[REQUIRED WORK] Rewrite the records below, changing every "centimetres" to "centimeters" and keeping everything else unchanged. Leave the pictures out of your answer.

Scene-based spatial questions
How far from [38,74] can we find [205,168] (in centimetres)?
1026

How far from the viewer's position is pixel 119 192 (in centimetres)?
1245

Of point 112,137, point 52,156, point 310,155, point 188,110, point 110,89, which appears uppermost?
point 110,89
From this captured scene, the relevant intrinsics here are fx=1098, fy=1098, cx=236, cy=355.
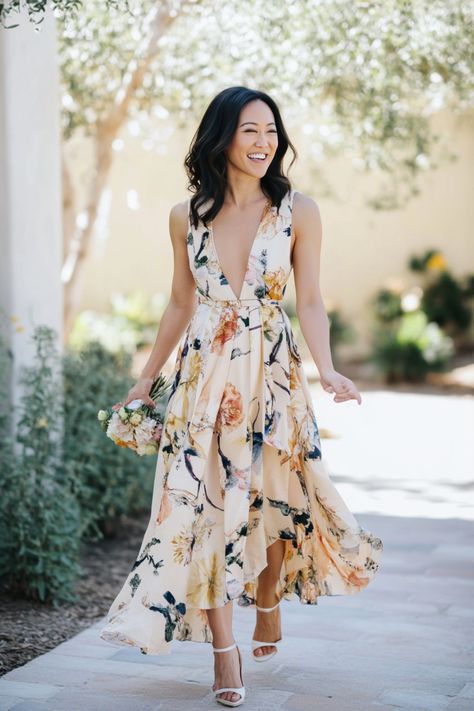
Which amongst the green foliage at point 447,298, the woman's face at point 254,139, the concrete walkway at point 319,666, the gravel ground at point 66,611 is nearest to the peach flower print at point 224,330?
the woman's face at point 254,139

[FINISHED EXERCISE]
How far from [38,74] can we find [205,168] (in centimeters)?
1026

How far from the viewer's position is pixel 119 192 (in centimeters)?
1245

Of point 112,137, point 52,156, point 310,155, point 188,110, point 110,89, which appears uppermost?
point 110,89
From this captured scene, the relevant intrinsics here are fx=1098, fy=1098, cx=236, cy=355.
Which amongst the green foliage at point 447,298, the woman's face at point 254,139, the concrete walkway at point 319,666, the gravel ground at point 66,611 is nearest to the peach flower print at point 224,330?
the woman's face at point 254,139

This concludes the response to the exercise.